• _Consigne_:
Répondez aux questions suivantes à partir du texte sur Patrick Chardon.
(a) Dans quel laboratoire Patrick Chardon travaille-t-il ?
(b) Quels laboratoires le réseau Becquerel fédère-t-il ?
(c) Quelle distinction Patrick Chardon reçoit-il en 2025 ?

• _Texte fourni_:
---------------

Patrick Chardon
Patrick Chardon est Ingénieur en métrologie nucléaire. Image : Javier Escartin

Patrick Chardon, Ingénieur en métrologie nucléaire, médaillé de cristal du CNRS 2025

Distinctions

Ingénieur en métrologie nucléaire au Laboratoire de physique Clermont Auvergne (LPCA), Patrick Chardon mesure ou calcule les différents niveaux de radioactivité rayonnée en un lieu, et les doses reçues par les organismes vivants. Il monte surtout des réseaux où se rencontrent experts et société civile autour de questions sociétales. Du réseau Becquerel fédérant les laboratoires de métrologie nucléaire de CNRS Nucléaire & Particules, à la Zone atelier territoires uranifères (Zatu) qui fait dialoguer sciences « dures » et humaines sur l’impact de la radioactivité naturelle, ou encore le projet Nodssum, qui étudie celui des déchets nucléaires immergés dans l’Atlantique sur les écosystèmes marin, cet insatiable curieux déploie sa volonté de s’inscrire dans la rencontre et l’action pour préserver notre environnement comme celui des générations futures.  Il est récompensé en 2025 de la médaille de cristal du CNRS.

Vu la complexité des enjeux auxquels nous sommes confrontés, aucune science ne sera de trop pour trouver des solutions !

---------------

Entrées enregistrées:
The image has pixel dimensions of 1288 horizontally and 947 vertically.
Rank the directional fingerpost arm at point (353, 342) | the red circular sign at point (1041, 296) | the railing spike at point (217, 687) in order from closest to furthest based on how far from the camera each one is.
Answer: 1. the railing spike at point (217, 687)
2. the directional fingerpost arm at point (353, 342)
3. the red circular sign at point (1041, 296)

---------------

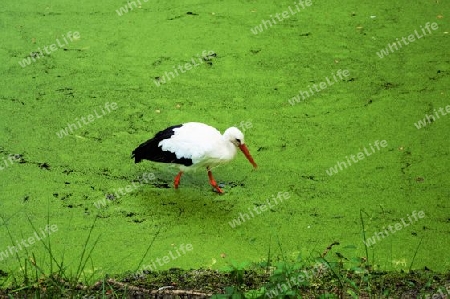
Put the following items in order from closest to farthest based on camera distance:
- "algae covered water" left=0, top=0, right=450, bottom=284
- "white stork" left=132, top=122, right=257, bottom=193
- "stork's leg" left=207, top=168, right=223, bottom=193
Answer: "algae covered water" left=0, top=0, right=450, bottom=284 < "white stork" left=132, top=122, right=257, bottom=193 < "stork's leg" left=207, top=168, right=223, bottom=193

---------------

• _Votre réponse_:
(a) Il travaille au Laboratoire de physique Clermont Auvergne (LPCA).
(b) Il fédère les laboratoires de métrologie nucléaire de CNRS Nucléaire & Particules.
(c) Il reçoit la médaille de cristal du CNRS.